We tend to split money jobs. One of us does insurance, one does the mortgage. There’s no logic to it - just how we did it years ago. I haven’t organised a car insurance policy for years, but I will sort our energy provider!
We do talk about money - it’s not a favourite subject but to try and make sure we’re clued up where we need to be. Tax allowances, ISAs and things like that. From our point of view, talking definitely helps.
We both tend to get our bank statements on the same day each month, so we’ll usually spend 15 minutes checking them together, looking at our overall net position, discussing any big outgoings on the statements and what might be going out next month. Just those 15 mins gives us piece of mind that we know roughly things are all in order!
My husband has always been rubbish with money, constantly getting into debt and using payday loans before we were together…! I paid off his debts before he moved in, sorted out his overdraft issues, and he said it was a relief to have me to deal with all things money related! So, from the very beginning, we’ve had a joint account for all income and outgoings, plus a joint savings account, we both have our own account (but I never use mine) and he gets “pocket money” into his every month, although I just use the joint account. I habe a very analytical mind and I used to write bids for grants, manage huge budgets, analyse spending, and create reports, when I worked…
We have an account for all bills etc. I’ve a spreadsheet with monthly values for all (yearly bills tuck away 1/12 etc) This doesn’t get touched.
We have another account to cover things like food, consumables etc. Once it’s gone, tough wait til next month.
We then each have our own account which we allocate a nominal amount to to blow as we please.
Anything left gets tucked into savings.
@meedavid sounds a brilliant approach. It’s the ‘Once it’s gone, tough wait til next month’ part my household needs to work on! Despite me trying every month to reinforce that
try taking out that weeks money as cash. Definitely makes you think twice when spending.
Do you know what, I tried that. But it was worse as when it had gone by the Tuesday of that week I couldn’t work out what they’d spent it on as I couldn’t track it in Snoop!
Ah no. They get a daily allowance to do with as they want. You keep the rest.
See, I tell you all that and then you go and do an article on kakeibo, which I’d never heard of, but is basically what I do. The universe is spooky
Amazing! Would love to hear how you use the app + your budgeting technique in more detail!
We always integrated our finances to simplify and maximise financial control, spending power and tax efficiency. Also helps prevent financial meltdown if one partner falls ill, or under a bus.

++++++

YOUR TASKS —
1. In the discussion of how couples handle money, how long does the couple who get their bank statements on the same day spend checking them together each month?
2. Decide whether each statement agrees with the discussion of how couples handle money, answering yes or no and quoting the words from it that settle the matter: (a) One writer's husband receives "pocket money" into his own account every month. (b) The account set aside for bills is also used for food. (c) Taking the week's money out as cash made spending easier to track in Snoop.
3. Pick up the discussion of how couples handle money after its final post and continue it.

ENTRIES SUPPLIED —
++++++

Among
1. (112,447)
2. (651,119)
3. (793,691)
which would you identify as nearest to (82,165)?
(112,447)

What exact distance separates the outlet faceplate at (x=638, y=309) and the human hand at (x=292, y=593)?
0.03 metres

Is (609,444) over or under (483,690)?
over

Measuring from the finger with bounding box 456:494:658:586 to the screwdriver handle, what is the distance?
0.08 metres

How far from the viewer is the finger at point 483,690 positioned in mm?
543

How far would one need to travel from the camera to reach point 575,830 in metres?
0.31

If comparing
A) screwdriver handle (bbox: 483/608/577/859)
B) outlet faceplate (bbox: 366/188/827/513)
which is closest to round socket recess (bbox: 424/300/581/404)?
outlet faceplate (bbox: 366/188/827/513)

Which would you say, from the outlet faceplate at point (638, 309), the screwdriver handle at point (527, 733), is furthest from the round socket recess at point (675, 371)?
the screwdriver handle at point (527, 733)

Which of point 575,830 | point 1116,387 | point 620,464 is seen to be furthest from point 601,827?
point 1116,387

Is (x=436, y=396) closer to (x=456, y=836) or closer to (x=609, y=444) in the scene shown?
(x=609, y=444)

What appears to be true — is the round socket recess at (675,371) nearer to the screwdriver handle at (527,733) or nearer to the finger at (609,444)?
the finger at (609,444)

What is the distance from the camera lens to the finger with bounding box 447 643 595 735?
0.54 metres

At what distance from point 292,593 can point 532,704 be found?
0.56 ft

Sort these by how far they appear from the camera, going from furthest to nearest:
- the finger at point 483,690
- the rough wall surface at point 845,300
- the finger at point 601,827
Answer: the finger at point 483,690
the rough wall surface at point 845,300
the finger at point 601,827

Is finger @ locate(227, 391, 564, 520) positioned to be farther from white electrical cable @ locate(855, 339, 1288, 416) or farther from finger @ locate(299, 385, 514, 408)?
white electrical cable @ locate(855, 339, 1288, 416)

++++++

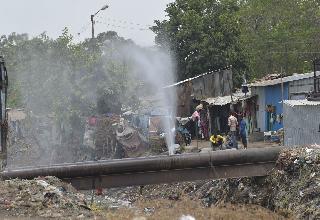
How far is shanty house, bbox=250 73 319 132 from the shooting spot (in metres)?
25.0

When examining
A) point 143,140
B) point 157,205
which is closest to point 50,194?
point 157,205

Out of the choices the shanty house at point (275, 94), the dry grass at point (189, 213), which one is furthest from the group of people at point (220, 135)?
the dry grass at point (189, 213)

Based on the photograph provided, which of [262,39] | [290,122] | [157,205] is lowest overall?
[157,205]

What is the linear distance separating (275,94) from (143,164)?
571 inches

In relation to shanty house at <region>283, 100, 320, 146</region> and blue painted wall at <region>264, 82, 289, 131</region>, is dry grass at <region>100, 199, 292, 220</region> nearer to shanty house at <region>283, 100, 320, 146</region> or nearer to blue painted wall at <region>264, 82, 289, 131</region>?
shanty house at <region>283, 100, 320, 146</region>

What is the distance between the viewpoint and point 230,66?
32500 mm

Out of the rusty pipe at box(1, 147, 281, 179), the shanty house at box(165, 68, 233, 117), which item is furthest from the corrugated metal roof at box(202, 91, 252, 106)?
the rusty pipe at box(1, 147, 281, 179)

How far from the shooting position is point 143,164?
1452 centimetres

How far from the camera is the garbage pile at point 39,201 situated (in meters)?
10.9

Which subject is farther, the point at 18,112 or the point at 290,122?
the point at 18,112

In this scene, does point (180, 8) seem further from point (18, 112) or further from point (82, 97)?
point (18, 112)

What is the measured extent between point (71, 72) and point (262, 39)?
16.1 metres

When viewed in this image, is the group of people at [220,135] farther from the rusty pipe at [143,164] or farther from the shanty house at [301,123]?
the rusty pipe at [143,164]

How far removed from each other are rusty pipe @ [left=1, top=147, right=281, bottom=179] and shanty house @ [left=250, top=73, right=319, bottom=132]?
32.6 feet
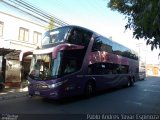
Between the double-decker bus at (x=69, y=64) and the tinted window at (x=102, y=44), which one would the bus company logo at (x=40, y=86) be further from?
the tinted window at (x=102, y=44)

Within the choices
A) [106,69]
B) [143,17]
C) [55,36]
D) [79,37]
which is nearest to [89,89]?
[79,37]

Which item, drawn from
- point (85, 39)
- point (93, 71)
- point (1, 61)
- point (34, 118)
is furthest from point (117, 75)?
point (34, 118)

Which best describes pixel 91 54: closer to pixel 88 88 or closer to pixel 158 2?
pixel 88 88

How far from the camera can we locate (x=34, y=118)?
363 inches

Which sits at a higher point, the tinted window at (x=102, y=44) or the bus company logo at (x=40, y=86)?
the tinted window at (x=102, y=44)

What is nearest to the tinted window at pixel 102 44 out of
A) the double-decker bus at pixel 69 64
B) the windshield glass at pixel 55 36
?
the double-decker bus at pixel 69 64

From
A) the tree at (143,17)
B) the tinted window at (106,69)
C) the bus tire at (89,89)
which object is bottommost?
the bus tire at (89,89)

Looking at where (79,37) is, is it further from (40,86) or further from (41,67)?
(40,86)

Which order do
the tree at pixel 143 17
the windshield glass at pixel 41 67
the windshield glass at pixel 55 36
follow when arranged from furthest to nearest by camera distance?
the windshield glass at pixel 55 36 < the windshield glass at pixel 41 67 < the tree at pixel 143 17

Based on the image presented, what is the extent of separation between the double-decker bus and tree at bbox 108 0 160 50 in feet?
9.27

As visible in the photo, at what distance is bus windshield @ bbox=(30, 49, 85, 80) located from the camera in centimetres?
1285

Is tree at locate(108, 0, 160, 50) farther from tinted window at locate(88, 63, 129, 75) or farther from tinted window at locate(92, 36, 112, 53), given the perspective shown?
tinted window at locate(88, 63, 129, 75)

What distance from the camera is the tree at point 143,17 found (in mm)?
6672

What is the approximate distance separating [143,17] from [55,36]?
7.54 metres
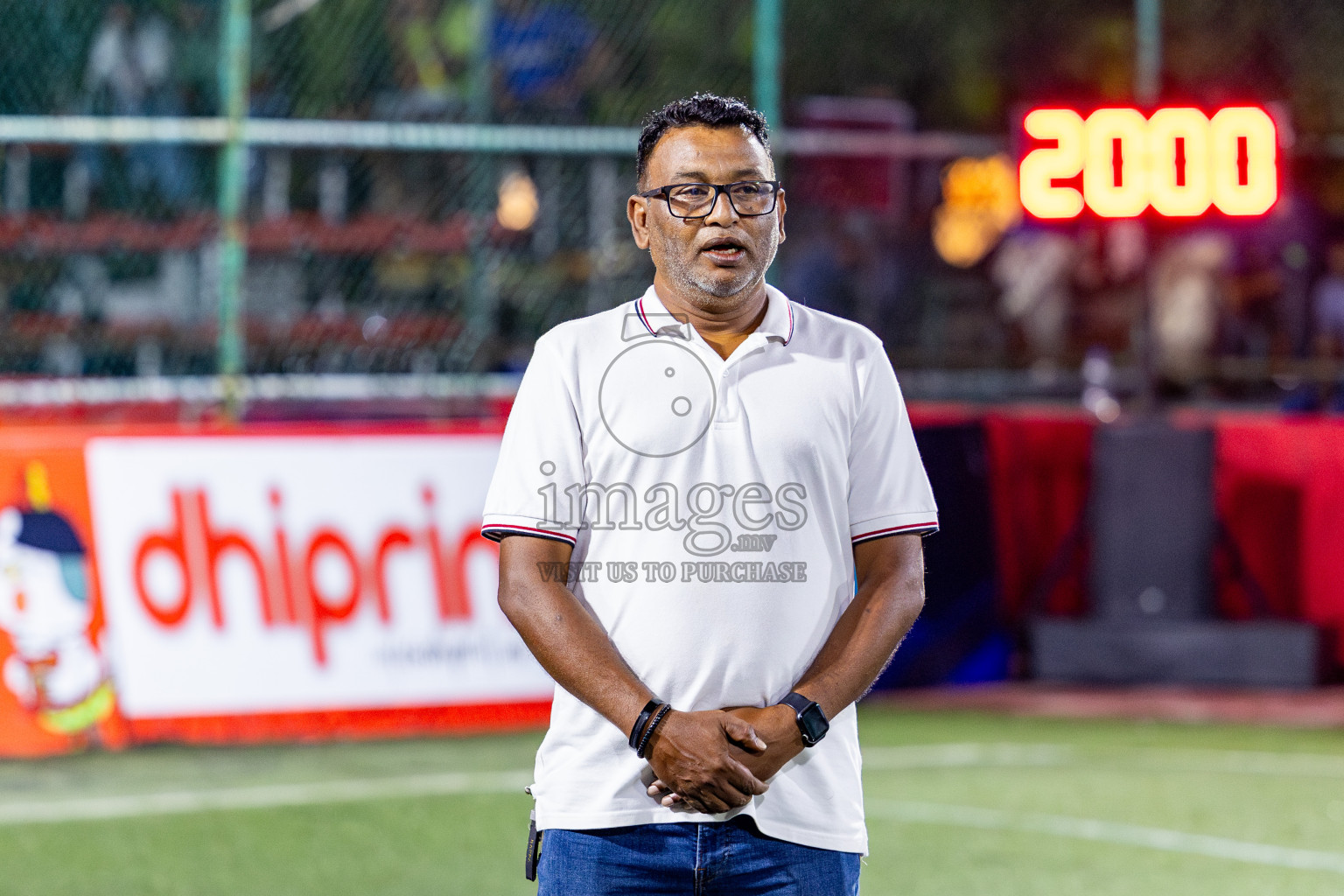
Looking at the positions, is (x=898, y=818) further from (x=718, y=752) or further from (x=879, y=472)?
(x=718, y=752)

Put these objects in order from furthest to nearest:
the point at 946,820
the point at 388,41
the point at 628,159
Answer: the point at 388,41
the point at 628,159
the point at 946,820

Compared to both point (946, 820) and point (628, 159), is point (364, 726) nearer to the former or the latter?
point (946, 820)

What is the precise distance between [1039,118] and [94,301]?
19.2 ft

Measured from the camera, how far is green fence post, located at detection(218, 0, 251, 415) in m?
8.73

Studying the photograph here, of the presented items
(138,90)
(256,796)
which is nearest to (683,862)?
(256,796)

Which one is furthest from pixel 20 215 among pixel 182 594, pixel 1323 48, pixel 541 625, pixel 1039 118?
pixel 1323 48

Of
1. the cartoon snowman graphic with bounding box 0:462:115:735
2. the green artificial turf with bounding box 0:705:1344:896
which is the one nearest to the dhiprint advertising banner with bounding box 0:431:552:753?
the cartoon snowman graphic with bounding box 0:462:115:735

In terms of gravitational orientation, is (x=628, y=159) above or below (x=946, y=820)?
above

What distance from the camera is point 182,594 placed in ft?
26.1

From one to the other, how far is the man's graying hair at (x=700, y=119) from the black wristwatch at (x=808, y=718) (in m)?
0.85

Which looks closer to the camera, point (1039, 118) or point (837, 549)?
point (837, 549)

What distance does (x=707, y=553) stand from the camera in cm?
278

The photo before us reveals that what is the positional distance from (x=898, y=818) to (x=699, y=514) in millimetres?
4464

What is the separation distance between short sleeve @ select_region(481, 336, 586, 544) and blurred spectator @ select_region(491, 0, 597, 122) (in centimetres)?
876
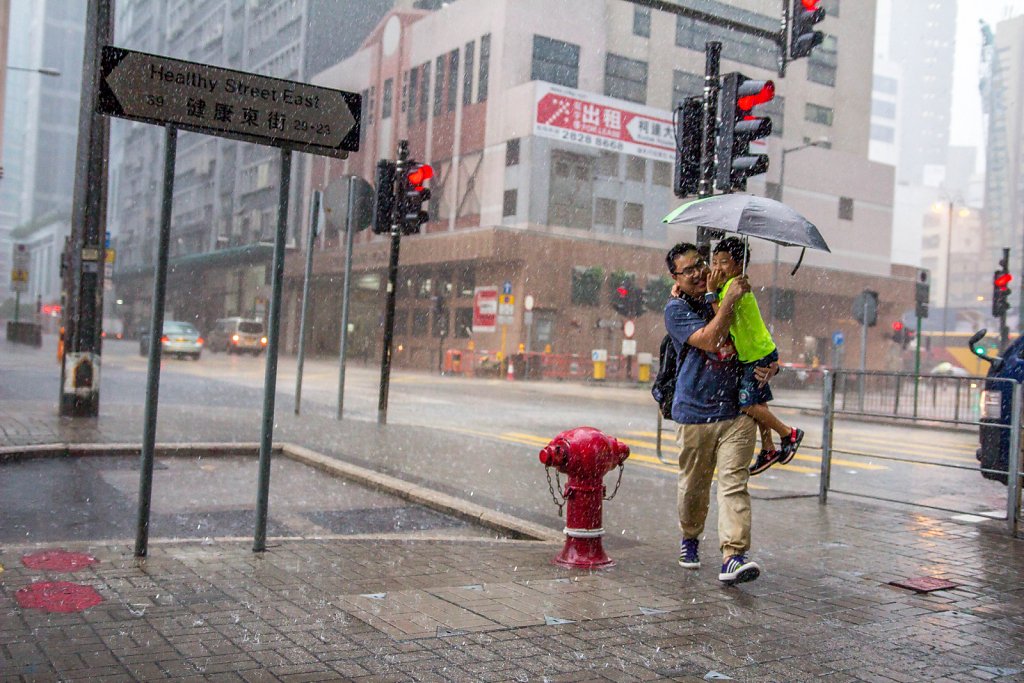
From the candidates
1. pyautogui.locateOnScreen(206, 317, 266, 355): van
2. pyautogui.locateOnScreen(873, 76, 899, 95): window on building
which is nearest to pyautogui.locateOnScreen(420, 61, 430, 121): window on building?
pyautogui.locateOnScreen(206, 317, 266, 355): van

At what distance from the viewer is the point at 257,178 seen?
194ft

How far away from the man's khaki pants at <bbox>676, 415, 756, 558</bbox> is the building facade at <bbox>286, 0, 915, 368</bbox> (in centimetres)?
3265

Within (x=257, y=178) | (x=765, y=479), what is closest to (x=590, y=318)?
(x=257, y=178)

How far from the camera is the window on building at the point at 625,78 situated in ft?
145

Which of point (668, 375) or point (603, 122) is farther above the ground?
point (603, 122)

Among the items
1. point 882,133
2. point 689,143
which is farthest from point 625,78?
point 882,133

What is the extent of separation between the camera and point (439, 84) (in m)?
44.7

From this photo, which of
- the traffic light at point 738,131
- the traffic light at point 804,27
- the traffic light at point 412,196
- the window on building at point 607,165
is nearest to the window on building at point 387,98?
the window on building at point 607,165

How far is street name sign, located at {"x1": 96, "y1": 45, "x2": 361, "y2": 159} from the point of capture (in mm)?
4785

++++++

RESPONSES TO THE EXERCISE —
1. About 15 minutes.

2.
(a) Yes: "he gets “pocket money” into his every month"
(b) No: "This doesn’t get touched."
(c) No: "I couldn’t track it in Snoop!"

3.
We herd all income into a joint account packaged with travel/breakdown/phone insurance for both of us. This only pays out to our (interest bearing) joint account which pays all standing orders/direct debits including four (joint) credit cards for Groceries, Car costs, House maintenance, and Luxuries. Any surplus is hived off to a (joint) deposit account with 3 months cash reserve. The residue of a house sale resides in another joint deposit account so we can collect up to £2k in interest pa., free of tax, whilst the rest is gradually invested.
We each have small online sole accounts for personal expenditure, but otherwise all bank accounts and credit cards are joint. Transparent, no nasty surprises, (almost) no arguments.
Caveat: takes a while to set up and stabilise one account at a time but I generally introduce my wife as ‘my tax shelter’. Thought everyone did this …
Joint Santander current account (everything goes into and out of it) with associated credit cards and sub-accounts. Individual ISA stocks and shares accounts for savings/investments (with Hargreaves Lansdowne). I am the banker/accountant (and also tech person) in the partnership. Husband also has own personal bank account for “personal” finances eg money left to him from his Mum’s estate when she died.
Hi Snoop developers, can you please make an option to join two snoop users in order to see a total household spending of the month?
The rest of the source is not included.